Take into account the experience difference of 20 years between the pair, and the cool-down lap delirium of Crees becomes understandable to any onlooker.
“The fans have really loved it”, he added. “It’s showing a bit of emotion, and it looked like I won the race when I’d come 12th. It felt amazing though. There’s a lot more to come from me this year.
“I always watched Plato. He’s always been the man; you say British Touring Cars and one of the first things you say is Jason Plato. Being on a Facebook Live with him on the Saturday and actually meeting him, we got on well and hopefully we can help each other in the future. He’s probably the person I’ve looked up to most in the sport.”

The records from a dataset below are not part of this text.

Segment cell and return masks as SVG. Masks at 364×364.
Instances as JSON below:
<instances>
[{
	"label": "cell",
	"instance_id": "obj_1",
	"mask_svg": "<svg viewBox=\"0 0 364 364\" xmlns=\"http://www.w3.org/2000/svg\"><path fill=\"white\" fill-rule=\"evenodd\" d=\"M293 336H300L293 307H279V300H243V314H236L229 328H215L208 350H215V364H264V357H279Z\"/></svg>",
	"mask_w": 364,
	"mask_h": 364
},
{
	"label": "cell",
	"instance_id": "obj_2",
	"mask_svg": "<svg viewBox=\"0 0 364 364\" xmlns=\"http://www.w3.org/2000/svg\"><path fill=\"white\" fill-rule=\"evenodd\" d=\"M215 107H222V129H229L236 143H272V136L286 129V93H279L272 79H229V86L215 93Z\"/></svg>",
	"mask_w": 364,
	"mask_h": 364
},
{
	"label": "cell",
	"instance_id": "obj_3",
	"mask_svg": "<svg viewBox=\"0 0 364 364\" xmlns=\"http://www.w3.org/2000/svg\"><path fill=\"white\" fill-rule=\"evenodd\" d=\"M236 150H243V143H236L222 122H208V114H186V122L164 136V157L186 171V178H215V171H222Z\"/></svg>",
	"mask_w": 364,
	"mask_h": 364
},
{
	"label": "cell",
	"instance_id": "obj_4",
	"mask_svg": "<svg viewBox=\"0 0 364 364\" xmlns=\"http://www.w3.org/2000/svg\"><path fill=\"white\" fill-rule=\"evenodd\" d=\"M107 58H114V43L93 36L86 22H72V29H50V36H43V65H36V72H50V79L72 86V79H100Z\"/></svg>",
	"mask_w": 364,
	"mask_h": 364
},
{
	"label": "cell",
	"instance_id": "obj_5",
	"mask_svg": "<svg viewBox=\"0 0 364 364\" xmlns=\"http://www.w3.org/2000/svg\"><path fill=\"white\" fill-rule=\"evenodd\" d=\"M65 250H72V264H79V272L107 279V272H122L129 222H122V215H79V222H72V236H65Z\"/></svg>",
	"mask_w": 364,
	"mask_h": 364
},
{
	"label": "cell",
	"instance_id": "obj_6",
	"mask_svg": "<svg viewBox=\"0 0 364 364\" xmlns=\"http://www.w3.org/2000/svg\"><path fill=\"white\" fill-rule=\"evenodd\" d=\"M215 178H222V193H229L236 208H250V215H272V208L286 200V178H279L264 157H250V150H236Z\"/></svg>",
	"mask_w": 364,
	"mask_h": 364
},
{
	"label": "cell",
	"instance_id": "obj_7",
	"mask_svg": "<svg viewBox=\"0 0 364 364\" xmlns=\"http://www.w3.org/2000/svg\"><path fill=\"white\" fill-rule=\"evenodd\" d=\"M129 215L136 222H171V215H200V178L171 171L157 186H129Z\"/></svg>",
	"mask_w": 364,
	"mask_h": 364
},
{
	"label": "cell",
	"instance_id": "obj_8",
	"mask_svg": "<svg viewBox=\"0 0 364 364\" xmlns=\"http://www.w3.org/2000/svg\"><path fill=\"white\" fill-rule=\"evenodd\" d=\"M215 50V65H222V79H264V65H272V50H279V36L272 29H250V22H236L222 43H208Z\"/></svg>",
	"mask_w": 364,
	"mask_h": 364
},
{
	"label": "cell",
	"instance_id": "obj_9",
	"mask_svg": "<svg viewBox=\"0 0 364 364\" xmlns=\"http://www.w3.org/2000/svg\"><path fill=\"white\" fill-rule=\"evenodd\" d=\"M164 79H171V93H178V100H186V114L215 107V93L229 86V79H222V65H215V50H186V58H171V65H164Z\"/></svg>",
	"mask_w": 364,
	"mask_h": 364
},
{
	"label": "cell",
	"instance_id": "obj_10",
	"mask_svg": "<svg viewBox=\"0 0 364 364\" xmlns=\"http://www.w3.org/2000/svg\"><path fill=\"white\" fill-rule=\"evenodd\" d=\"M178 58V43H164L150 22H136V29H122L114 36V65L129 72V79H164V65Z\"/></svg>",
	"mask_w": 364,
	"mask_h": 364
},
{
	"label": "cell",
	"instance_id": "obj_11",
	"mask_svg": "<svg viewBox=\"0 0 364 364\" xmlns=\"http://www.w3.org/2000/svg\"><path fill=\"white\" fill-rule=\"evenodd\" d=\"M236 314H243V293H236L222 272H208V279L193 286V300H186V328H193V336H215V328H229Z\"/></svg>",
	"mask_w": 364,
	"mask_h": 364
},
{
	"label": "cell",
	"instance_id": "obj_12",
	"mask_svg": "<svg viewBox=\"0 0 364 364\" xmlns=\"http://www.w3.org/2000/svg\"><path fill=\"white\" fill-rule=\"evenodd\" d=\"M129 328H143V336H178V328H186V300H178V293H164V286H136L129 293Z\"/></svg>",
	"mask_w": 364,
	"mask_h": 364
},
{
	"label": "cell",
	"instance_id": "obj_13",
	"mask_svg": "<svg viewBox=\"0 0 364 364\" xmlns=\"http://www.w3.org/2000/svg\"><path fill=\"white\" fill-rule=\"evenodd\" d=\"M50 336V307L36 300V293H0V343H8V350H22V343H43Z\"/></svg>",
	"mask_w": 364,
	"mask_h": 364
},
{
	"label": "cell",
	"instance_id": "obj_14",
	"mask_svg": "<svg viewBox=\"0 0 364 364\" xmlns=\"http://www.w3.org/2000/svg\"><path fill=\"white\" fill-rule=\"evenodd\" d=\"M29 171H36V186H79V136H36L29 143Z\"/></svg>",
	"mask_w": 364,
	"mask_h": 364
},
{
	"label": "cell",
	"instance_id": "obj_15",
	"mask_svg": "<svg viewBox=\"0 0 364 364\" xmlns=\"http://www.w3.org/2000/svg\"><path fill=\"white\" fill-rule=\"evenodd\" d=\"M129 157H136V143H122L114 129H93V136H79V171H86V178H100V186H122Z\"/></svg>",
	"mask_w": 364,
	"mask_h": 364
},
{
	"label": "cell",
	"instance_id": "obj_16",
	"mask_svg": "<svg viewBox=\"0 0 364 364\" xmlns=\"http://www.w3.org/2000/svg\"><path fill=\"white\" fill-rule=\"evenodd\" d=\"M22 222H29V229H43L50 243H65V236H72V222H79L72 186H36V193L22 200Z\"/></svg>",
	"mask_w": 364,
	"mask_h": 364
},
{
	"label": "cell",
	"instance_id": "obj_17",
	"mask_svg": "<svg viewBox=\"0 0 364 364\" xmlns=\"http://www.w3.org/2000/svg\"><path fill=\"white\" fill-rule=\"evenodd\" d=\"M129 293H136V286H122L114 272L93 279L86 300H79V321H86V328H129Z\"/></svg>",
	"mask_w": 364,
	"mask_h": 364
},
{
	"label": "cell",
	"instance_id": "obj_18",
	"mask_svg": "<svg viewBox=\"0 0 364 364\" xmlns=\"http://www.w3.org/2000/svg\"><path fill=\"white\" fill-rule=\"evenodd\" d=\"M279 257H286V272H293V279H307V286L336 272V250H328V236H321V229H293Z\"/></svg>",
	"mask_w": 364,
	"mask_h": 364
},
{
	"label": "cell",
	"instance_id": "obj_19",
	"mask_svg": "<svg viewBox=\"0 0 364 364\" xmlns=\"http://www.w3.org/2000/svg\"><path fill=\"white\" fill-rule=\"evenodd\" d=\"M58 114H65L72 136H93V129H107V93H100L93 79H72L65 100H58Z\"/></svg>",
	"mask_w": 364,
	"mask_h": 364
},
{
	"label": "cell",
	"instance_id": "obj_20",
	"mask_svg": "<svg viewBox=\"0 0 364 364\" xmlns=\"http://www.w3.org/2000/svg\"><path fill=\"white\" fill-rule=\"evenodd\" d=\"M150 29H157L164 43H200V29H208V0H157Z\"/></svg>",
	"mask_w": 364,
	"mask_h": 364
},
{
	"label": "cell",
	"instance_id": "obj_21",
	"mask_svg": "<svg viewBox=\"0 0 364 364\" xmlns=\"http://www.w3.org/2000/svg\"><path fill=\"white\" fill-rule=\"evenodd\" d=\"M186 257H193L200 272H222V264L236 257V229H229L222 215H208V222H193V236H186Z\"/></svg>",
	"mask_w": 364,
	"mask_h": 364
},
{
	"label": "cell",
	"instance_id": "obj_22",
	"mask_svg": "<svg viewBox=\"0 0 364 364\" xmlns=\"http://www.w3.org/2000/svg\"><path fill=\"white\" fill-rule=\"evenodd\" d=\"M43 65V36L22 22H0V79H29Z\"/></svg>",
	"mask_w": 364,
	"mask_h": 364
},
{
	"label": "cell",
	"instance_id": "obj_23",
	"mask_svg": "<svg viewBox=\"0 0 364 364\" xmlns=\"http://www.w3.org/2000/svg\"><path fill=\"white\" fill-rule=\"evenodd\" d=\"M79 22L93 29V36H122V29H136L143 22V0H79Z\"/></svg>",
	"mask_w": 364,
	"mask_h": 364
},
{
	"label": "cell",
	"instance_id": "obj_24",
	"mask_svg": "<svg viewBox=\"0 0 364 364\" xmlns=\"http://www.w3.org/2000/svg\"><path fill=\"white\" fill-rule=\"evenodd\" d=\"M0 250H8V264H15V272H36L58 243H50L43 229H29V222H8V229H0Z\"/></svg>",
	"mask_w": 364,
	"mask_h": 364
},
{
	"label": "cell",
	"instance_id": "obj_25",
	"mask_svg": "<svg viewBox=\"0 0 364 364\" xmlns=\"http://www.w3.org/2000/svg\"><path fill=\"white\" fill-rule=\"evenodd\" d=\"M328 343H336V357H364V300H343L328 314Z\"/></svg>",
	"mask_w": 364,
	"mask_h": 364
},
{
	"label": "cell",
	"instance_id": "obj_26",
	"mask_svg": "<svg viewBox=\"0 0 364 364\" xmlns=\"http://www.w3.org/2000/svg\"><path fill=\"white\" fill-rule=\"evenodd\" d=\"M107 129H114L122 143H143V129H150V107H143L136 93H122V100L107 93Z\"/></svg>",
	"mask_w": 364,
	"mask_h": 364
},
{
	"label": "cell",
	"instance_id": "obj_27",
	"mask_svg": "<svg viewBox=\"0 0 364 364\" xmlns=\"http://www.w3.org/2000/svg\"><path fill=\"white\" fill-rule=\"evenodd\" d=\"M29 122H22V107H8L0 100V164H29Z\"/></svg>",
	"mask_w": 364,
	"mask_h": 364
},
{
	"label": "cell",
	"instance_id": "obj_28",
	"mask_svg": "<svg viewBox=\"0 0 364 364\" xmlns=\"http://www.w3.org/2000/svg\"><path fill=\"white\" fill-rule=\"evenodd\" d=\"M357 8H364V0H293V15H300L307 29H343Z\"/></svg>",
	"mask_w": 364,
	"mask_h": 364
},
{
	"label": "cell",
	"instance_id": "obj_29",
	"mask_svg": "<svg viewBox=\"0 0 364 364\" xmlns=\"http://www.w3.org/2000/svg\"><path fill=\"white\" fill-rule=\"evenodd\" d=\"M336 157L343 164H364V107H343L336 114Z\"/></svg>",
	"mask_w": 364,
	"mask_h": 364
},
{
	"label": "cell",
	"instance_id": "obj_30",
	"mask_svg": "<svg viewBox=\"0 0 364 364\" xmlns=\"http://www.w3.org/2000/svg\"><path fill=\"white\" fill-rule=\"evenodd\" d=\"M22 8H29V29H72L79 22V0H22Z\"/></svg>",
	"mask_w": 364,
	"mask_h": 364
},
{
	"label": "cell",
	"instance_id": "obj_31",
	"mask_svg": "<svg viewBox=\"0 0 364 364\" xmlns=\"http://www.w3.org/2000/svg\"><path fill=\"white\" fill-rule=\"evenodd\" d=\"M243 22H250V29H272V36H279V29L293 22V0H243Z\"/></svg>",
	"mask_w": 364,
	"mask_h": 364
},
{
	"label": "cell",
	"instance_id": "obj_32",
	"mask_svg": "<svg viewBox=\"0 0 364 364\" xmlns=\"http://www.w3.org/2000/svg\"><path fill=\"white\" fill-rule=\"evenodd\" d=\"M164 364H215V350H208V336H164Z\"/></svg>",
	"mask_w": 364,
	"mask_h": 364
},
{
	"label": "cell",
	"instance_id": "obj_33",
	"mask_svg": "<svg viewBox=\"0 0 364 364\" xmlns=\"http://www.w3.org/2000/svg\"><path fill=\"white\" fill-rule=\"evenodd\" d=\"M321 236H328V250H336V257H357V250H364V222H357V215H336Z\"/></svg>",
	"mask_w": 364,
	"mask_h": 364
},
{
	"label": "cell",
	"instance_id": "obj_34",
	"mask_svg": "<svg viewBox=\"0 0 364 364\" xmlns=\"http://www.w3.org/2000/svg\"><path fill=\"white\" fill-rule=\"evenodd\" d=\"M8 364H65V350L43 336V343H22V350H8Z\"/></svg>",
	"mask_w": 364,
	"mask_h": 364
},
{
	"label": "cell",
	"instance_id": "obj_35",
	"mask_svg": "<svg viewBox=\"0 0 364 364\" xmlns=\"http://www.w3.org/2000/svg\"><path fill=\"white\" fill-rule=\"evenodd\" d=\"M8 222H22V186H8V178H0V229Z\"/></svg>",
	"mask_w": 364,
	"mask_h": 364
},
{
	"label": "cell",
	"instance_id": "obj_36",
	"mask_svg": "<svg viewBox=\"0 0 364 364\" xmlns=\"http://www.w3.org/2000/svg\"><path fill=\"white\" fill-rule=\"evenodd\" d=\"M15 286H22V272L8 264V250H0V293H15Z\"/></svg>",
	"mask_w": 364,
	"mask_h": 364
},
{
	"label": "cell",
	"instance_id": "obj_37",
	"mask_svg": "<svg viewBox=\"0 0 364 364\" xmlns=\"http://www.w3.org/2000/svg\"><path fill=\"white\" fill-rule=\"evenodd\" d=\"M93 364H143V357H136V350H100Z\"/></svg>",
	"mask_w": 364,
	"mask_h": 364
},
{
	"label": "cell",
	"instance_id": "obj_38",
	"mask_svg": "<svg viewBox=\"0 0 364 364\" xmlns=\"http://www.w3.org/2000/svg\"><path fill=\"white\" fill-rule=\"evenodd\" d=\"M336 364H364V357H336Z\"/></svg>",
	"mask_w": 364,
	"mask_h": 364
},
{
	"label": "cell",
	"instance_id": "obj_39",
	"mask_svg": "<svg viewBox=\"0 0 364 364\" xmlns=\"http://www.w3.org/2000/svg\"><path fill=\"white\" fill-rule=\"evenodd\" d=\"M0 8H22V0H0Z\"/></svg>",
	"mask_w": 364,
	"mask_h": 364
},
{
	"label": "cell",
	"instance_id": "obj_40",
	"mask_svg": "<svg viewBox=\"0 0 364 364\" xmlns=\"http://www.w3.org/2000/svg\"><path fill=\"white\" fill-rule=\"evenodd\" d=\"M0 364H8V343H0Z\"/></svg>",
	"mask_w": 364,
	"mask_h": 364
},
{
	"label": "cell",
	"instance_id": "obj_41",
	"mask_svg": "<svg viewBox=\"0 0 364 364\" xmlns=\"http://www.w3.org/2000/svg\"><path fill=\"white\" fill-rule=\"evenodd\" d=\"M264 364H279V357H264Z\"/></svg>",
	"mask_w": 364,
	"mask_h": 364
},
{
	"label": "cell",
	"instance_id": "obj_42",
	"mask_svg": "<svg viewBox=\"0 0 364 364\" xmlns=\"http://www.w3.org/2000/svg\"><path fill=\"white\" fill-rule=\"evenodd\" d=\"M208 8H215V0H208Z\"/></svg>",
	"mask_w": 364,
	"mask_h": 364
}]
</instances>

Another driver Crees briefly headed in the early standings was team-mate Jack Goff. The most experienced member of Gilham’s four-strong line-up was one of the many caught out by the weather, which better resembled an episode of Scooby Doo than a day at the race track.
Changeable conditions are a great leveller, but can create a nightmare scenario for a rookie. The field was split, predominantly towards wets which was the preferred choice for many names you would sway towards including Plato, pole-sitter Sutton, the West Surrey Racing BMWs and – more crucially for Crees – the similar Team HARD Volkswagen CC of Goff.

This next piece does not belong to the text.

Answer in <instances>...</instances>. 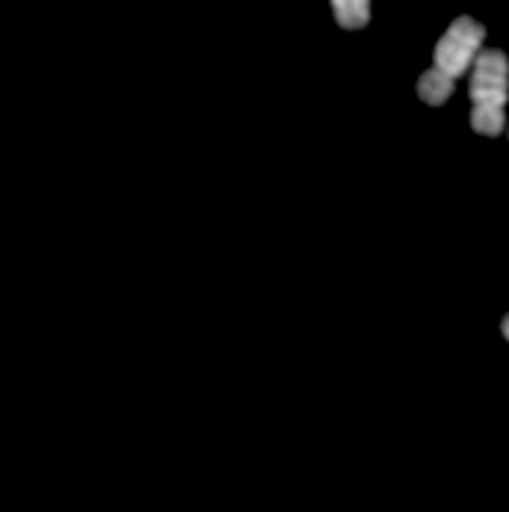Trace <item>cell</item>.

“Obviously it was a gamble; taking slicks on my first ever race on a wet track was quite a risk but I’m glad we did it – especially when Jack Goff had gone wets.
“He gets out of the car and can tell you exactly what’s going on, which has really helped me relate to the situation. When I saw he had gone wets I thought ‘well, if he’s gone for them… maybe this was the wrong decision’. We stayed with it, and it paid off.

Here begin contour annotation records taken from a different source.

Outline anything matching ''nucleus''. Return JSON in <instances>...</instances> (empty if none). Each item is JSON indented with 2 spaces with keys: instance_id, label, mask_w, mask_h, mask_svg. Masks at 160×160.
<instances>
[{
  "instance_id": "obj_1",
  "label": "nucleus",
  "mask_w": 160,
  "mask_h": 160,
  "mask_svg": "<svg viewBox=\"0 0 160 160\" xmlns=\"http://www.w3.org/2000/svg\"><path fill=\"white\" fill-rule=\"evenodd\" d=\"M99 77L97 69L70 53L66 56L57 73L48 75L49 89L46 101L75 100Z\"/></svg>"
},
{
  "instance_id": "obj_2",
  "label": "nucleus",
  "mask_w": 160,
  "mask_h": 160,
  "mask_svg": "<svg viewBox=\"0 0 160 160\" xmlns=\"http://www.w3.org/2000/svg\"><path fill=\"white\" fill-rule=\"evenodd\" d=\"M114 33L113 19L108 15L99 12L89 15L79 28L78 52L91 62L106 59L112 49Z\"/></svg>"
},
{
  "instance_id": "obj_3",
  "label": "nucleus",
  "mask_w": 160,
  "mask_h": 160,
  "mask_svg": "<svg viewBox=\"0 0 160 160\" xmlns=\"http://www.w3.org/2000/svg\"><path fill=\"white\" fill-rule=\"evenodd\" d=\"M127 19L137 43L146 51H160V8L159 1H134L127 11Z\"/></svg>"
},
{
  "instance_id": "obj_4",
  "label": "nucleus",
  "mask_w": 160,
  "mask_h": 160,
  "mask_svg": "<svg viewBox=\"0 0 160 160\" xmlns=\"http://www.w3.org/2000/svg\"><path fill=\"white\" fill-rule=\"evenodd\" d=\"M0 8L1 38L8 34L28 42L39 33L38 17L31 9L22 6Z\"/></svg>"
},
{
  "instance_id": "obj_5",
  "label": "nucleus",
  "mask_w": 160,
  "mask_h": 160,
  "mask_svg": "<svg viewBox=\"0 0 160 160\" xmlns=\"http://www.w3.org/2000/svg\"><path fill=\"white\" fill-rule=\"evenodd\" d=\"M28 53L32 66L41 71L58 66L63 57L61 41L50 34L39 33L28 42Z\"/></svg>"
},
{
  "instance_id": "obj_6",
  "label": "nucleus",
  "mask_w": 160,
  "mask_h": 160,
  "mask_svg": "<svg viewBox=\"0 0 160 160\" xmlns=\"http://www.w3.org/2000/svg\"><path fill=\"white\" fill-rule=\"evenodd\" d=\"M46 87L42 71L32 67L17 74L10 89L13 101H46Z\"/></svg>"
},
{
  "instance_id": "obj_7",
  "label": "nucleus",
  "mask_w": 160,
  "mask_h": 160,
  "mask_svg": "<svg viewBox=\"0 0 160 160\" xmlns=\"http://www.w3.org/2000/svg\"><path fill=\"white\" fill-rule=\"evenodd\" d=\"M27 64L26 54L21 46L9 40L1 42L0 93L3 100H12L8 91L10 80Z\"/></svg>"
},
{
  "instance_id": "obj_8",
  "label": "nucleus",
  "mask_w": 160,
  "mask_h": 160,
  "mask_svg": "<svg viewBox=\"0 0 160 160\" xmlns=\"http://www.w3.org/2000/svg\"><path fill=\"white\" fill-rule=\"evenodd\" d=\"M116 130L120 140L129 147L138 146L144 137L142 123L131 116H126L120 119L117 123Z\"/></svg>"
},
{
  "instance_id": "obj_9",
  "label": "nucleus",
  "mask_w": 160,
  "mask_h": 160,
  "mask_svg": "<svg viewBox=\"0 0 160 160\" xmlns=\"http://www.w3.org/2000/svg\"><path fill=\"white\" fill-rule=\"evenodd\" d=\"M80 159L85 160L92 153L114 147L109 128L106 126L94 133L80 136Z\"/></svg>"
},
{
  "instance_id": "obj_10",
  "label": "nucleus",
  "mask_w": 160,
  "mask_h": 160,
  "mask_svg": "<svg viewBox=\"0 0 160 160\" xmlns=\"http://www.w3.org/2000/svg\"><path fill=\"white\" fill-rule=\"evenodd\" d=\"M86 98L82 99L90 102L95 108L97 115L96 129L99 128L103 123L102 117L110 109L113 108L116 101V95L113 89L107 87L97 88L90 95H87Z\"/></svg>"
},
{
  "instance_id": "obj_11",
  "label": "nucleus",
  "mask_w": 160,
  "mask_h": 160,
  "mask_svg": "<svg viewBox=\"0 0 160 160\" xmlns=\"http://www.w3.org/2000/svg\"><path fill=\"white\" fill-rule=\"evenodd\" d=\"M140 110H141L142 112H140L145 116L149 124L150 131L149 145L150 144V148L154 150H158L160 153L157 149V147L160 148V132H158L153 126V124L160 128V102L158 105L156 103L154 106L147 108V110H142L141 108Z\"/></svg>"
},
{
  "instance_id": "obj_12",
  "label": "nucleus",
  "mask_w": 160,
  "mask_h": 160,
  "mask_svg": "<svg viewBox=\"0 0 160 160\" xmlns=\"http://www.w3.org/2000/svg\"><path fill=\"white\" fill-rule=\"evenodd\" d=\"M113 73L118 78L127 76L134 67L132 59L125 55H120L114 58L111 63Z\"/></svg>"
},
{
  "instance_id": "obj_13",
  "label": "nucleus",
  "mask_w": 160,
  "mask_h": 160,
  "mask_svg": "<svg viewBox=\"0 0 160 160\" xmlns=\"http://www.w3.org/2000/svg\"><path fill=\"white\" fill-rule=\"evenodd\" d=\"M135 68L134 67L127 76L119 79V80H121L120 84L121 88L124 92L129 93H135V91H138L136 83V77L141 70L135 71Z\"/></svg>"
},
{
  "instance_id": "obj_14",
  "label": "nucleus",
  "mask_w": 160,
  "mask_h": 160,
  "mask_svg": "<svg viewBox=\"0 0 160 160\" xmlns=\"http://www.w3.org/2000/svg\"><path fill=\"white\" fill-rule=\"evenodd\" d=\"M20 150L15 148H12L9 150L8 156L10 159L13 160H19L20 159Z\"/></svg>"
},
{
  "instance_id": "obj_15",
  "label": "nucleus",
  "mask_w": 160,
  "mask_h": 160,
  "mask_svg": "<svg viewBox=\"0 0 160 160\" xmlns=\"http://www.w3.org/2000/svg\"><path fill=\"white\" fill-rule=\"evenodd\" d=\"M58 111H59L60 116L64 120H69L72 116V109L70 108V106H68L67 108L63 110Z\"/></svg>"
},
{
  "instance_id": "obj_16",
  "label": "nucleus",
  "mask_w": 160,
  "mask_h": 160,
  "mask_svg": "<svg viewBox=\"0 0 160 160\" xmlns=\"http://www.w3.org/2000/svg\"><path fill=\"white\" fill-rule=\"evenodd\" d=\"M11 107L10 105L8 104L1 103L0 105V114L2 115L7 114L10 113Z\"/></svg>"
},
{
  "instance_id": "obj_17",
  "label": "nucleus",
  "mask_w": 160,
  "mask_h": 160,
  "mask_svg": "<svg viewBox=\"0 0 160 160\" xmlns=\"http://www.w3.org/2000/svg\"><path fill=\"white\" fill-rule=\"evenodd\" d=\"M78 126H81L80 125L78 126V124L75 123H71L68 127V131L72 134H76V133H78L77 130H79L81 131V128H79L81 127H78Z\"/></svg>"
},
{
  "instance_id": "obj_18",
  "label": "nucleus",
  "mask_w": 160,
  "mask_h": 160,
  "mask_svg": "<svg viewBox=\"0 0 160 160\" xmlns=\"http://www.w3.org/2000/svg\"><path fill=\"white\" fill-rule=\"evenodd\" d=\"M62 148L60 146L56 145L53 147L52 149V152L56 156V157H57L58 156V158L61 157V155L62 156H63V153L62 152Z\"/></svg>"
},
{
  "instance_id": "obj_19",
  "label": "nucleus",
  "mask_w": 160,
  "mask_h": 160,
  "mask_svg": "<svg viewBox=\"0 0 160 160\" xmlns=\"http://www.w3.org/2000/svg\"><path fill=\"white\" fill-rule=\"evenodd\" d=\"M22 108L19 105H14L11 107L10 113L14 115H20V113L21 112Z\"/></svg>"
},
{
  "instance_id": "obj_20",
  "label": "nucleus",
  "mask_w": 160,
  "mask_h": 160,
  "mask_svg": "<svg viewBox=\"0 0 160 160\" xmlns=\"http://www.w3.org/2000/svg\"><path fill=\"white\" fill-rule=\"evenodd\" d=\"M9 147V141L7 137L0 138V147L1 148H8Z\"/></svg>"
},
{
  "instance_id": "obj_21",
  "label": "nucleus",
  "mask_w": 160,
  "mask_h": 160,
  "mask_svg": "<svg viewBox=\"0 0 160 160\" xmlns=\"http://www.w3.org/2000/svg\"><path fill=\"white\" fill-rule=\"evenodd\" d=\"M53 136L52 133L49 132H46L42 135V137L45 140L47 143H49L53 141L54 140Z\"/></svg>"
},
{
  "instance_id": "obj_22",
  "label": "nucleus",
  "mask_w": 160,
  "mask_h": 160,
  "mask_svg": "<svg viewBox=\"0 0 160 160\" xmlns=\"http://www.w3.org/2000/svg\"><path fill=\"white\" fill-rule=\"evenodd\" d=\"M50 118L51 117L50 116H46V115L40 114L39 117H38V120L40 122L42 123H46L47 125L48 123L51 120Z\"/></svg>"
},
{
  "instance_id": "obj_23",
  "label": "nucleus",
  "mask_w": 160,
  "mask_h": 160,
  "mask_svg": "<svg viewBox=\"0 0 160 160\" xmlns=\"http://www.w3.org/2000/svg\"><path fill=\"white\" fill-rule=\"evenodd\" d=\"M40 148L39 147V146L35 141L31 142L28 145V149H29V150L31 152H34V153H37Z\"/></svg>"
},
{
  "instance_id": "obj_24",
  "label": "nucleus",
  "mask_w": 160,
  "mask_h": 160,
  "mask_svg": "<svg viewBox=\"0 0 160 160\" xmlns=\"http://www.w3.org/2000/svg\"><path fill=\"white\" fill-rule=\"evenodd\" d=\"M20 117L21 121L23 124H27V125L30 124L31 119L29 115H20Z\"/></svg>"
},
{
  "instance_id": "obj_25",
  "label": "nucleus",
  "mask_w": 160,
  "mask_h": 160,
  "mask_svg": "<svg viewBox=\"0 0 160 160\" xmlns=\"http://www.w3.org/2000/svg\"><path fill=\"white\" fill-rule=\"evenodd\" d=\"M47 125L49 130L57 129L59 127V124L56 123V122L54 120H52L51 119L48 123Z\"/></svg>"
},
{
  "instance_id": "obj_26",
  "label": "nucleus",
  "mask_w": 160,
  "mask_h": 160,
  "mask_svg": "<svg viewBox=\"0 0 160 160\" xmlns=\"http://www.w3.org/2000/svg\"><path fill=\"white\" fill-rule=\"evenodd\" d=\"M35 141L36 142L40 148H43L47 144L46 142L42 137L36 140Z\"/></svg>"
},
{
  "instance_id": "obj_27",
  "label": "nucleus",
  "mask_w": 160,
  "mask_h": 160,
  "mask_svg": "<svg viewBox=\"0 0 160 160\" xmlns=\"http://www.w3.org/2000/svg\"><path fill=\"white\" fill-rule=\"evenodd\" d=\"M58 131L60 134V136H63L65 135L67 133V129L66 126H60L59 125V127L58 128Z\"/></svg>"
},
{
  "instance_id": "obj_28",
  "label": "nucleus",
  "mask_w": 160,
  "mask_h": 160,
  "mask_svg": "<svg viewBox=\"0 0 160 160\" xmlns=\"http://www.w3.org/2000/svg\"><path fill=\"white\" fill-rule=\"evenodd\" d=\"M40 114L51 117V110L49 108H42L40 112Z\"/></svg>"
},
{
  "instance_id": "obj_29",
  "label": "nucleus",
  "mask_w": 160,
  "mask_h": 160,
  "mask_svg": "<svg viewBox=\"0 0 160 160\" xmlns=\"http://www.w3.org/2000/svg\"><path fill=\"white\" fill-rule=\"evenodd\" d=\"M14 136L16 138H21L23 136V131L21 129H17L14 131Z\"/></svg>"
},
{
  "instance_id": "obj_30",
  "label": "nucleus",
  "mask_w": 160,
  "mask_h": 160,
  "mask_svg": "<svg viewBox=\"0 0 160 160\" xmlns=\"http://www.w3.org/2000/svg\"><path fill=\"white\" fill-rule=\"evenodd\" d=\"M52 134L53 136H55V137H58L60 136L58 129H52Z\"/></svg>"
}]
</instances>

“It was all about learning. We went for a pretty safe set-up because what we had we were happy with. We didn’t change anything in FP1 and FP2 because I just knew how to drive the car with that particular set-up. We got some laps under our belt, got quicker and quicker and every lap I was getting quicker.”
In fact, the entire field entered qualifying covered by a mere 1.5s, threatening lap record pace which was most recently lowered in testing by Sam Tordoff in an older Honda Civic. While the weather dilemmas left everybody wondering what the pecking order still is after the weightless barometer of race one passed by, the distraction was welcomed by the rookie ahead of the tough task lying ahead.
“It gave me the head-start that I needed”, he said. “My race pace was keeping me up there with [Senna] Proctor and Matt Neal – I know if I can qualify well then I can compete.
“I made just one mistake when I let Colin Turkington and Tom Oliphant through in race two. The next thing you know I went from 13th to 27th in one lap because I got hit a few times – it was a ‘welcome to BTCC’ and they were putting me back in my basket!
“Let’s not forget, we wanted top-20s all year. To get two of them in the first weekend was just unbelievable, and it just shows that I’ve got the pace to mix it with them.”